Socrates takes justice to be necessary for a life worth living. In the Crito, we are faced with the injustice of Socrates being sentenced to death. We are desire to see the injustice avoided, and for Socrates to spare his own life; we are upset that he refuses to escape. I think we are too quick to assume that Socrates is the one who is confused here.
For justice to be possible, the state must have the power to punish. With the possibility of justice comes the possibility of injustice, when the meeting out of justice is in the hands of men (since they are fallible). Because Socrates requires justice for living a good life, he accepts the existence of injustice as well. Certainly he should try to avoid injustice, but it makes no sense for him to make justice impossible to avoid injustice, since we already suppose that injustice is required for justice to be possible. If he were to avoid his death here it would come with a change in how he felt about what was required for a good life - this clearly did not happen in his case.
What should we say to Socrates to change his mind about what constitutes a good life?
RE: Experts
I think that experts in Platos work are a concept that excludes everyone being the expert, so it is an odd use of the term. However, I suppose that you could use it in the case of us being experts of ourselves, but experts on the ideal of ourselves generally would be ridiculous. I think you agree with this.
Here's an analogy. The state is a tool, like a hammer. The possibility of hitting the nail with the hammer entails the possibility of missing the nail and hitting your thumb instead. Therefore, if the hammer is dropping and you know it's missing the nail and about to hit your thumb, you ought therefore not remove your thumb.
I'm not saying that Socrates couldn't be rational and still make the choice he made, but I can't see the above as a rational argument for his choice.
If we resolve to disobey the state whenever we disagree with it then we never really give the state authority in principle.

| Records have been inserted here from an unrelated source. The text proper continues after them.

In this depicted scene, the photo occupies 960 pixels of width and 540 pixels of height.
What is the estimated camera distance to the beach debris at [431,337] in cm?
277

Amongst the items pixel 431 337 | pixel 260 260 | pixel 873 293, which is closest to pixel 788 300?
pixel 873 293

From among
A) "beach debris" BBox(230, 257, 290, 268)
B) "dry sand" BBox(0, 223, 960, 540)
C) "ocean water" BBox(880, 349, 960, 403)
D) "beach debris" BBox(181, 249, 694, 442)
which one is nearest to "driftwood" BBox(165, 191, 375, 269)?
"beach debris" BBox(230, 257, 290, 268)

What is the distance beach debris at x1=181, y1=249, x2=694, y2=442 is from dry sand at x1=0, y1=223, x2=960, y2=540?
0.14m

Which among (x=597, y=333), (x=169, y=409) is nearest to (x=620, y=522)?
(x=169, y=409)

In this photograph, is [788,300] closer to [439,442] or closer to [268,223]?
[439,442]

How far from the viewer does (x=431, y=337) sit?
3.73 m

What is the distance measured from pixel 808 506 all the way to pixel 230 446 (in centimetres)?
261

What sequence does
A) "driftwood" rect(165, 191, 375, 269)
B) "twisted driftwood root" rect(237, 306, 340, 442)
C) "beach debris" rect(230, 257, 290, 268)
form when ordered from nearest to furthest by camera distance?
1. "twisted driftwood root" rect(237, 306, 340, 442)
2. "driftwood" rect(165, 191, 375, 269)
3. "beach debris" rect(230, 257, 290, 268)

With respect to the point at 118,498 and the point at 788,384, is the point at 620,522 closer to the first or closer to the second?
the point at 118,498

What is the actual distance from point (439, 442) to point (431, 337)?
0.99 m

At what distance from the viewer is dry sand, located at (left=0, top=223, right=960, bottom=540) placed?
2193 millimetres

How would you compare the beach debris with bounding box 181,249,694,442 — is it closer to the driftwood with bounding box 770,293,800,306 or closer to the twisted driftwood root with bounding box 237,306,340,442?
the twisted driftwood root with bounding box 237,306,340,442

Now, this is certainly a possibility since the state does not need to exist and we do not necessarily need to feel as if we have submitted ourselves to the state. However, if we do grant the state authority it would be inconsistent to add the caveat that it has authority over us only when we agree with it. In the case of the hammer, it is submitted to our authority, but in the case of the state we are submitted to it. I think in this way the example of the hammer is not a perfect analogy with what Socrates has in mind by the state (something we are submitted to).
This submission to the state is very peculiar, we sacrifice our freedom to the state for some greater security (freedom in a different sense). We must understand Socrates as having submitted himself to the state in this way and then the question of what we really get in return for our submission opens up as an additional and larger question (maybe addressed in Plato's Republic).
I think it is a valuable exercise to consider what it is that we require to live a good life, and if the ways in which we are submitted to our state (or any authority) actually contribute to that personal well-being, or if this submission only produces new ways of being insecure so that we actually have a net loss in freedom. Certainly we have seen examples of states where it would be better not to be in one at all. The Crito does not address these concerns directly, but provides an avenue of opening these questions. My interest in defending Socrates decision on the grounds I have are in the interest of this broader question that is more compelling to me.